Chciał rzucić kwiaty do stóp swojej ukochanej. Grozi mu 7,5 roku więzienia.

3 godzin temu

To miał być romantyczny wieczór, podczas którego mężczyzna planował udowodnić swojej ukochanej jak bardzo ją kocha. W efekcie najbliższe lata może widywać ją jedynie zza krat.

52-letni mieszkaniec powiatu bolesławieckiego chciał zrobić prezent swojej partnerce. Wymyślił, iż da jej sto tulipanów. Problem w tym, iż zamiast je kupić w kwiaciarni postanowił zerwać z miejskiej rabaty. Ukradzione kwiaty – w sumie ponad sto sztuk – sprawca ukrył w bagażniku samochodu należącego do znajomych.

Do zdarzenia doszło w Bolesławcu. Mężczyzna został dostrzeżony prze miejski monitoring, po czym zatrzymany przez funkcjonariuszy policji.

– Monitoring zarejestrował moment, kiedy 52-latek z rabaty miejskiej wyrywa tulipany wraz z cebulkami – poinformowała podkom. Anna Kublik-Rościszewska z Komendy Powiatowej Policji w Bolesławcu.

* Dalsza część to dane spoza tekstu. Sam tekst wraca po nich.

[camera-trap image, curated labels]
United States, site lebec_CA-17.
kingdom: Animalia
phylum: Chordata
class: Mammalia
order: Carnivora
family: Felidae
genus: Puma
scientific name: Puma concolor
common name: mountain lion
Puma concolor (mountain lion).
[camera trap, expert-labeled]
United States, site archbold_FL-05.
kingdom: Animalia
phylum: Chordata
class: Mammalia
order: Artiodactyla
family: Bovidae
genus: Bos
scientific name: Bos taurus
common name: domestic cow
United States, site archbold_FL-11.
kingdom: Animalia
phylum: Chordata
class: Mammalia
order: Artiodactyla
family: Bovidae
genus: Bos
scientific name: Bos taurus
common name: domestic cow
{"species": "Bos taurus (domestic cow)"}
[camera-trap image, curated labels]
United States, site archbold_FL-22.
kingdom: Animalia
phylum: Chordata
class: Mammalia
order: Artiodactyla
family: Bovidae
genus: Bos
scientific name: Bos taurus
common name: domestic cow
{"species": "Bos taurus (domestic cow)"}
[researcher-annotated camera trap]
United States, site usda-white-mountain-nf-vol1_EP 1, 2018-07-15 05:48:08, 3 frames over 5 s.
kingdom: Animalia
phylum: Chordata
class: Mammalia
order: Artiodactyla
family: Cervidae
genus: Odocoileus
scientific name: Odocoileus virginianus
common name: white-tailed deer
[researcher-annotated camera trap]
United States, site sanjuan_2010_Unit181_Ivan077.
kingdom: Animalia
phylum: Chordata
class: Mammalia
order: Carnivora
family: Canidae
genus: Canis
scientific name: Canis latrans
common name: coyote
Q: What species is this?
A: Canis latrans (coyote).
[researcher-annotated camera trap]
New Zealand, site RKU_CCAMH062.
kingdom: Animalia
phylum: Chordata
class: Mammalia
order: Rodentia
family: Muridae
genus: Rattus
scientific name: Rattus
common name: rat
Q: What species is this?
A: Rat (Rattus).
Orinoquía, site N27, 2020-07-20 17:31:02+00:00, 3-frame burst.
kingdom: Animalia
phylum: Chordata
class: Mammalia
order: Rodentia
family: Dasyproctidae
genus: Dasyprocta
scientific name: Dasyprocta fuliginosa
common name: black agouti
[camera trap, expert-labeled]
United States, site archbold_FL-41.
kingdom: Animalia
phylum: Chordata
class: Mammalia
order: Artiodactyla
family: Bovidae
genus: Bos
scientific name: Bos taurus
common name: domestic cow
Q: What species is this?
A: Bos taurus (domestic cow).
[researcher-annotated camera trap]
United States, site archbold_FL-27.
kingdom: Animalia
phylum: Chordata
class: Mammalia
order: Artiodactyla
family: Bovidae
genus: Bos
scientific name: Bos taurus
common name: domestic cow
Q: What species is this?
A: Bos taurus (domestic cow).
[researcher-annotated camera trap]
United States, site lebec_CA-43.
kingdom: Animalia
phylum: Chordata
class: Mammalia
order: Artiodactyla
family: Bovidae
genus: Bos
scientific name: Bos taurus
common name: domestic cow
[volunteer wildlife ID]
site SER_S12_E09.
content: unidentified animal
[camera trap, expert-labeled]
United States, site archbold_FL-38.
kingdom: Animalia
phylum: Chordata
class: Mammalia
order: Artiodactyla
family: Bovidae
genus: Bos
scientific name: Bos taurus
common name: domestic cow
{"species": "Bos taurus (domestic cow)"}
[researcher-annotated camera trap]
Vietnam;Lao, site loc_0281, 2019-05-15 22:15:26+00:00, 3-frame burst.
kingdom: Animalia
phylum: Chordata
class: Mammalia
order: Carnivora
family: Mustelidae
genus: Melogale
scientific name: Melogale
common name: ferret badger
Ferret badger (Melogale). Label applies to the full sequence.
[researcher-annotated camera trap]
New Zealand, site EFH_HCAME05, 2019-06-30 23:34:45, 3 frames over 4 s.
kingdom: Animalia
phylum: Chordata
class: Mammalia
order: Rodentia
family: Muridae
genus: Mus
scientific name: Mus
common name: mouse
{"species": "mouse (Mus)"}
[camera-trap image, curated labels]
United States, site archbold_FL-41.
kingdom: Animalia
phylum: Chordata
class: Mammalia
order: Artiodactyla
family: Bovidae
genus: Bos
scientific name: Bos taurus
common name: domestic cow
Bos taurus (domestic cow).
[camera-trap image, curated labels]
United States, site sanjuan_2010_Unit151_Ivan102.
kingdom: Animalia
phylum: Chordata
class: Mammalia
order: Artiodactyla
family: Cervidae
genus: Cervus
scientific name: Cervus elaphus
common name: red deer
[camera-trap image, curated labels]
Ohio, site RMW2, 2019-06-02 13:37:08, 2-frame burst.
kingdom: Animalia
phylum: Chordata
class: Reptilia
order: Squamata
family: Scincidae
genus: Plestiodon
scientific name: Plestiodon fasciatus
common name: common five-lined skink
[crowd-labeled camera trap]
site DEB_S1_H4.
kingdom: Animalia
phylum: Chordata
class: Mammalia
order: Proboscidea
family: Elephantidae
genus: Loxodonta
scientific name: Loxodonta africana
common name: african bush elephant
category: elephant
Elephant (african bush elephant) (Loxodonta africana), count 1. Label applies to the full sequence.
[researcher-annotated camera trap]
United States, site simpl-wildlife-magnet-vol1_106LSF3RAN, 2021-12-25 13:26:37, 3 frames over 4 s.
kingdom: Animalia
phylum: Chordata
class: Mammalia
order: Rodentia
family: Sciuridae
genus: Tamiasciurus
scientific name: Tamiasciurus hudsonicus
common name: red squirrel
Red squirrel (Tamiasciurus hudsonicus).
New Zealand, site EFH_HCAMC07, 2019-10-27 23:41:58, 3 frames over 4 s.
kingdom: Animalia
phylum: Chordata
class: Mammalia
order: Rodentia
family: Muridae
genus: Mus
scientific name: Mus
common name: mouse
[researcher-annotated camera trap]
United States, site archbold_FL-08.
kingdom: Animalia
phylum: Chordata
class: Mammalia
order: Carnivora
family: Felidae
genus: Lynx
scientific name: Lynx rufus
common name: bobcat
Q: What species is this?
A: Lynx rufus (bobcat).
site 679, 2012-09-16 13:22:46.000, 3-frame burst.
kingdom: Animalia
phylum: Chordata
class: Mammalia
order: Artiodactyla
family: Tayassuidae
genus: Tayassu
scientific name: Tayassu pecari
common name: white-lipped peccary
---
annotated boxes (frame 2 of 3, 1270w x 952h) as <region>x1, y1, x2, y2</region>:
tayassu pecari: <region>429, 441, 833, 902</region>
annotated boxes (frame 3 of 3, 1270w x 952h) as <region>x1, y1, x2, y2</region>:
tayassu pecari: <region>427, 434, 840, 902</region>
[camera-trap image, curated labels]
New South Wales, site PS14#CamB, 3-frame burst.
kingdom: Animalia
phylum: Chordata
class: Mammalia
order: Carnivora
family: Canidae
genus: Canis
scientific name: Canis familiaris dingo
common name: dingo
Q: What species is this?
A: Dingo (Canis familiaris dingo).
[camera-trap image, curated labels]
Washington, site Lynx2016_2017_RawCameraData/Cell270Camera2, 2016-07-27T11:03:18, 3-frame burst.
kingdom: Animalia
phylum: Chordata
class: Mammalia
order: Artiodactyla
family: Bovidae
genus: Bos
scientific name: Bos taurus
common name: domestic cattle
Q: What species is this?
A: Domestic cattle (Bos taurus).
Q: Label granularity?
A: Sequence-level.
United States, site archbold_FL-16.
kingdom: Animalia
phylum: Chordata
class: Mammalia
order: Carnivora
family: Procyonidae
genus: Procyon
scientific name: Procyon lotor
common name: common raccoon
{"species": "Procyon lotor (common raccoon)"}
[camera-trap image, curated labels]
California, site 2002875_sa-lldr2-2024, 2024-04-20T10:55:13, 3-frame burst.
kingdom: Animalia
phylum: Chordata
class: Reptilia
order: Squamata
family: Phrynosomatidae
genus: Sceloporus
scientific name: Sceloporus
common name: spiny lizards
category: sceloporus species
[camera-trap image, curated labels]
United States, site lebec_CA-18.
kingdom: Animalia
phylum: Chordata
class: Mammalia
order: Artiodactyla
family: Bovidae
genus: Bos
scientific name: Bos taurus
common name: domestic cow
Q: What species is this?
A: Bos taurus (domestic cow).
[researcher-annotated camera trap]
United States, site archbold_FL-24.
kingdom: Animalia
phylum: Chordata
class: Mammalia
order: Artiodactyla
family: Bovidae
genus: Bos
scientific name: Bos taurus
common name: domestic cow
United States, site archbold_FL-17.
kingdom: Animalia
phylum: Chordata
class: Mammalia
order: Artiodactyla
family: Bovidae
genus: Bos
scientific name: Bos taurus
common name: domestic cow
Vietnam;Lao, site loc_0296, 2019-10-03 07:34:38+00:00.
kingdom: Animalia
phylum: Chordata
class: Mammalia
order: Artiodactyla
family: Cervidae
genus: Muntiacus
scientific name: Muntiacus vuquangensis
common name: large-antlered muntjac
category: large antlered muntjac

Po zatrzymaniu gwałtownie okazało się, iż podejrzany był nietrzeźwy.

– Mężczyzna w chwili zatrzymania był nietrzeźwy, miał ponad 3 promile alkoholu w organizmie. Podejrzany tłumaczył, iż kwiaty miały być prezentem dla jego partnerki – dodała policjantka, która wskazuje, iż po wytrzeźwieniu 52- latek, usłyszał zarzut kradzieży mienia o wartości 1000 złotych.

Całą sytuację dodatkowo komplikuje fakt, iż mężczyzna był już wcześniej karany za przestępstwa przeciwko mieniu.

– Sprawca był już wcześniej karany za przestępstwa przeciwko mieniu. Jako recydywiście, grozi mu zwiększony wymiar kary za kradzież, choćby 7,5 roku więzienia – poinformowała podkomisarz Kublik-Rościszewska.

Policja przypomina, iż choćby pozornie „niewinne” czyny, mogą skutkować surową odpowiedzialnością karną. W tym przypadku chęć zrobienia romantycznego gestu zakończyła się zarzutem kradzieży i perspektywą wieloletniego wyroku.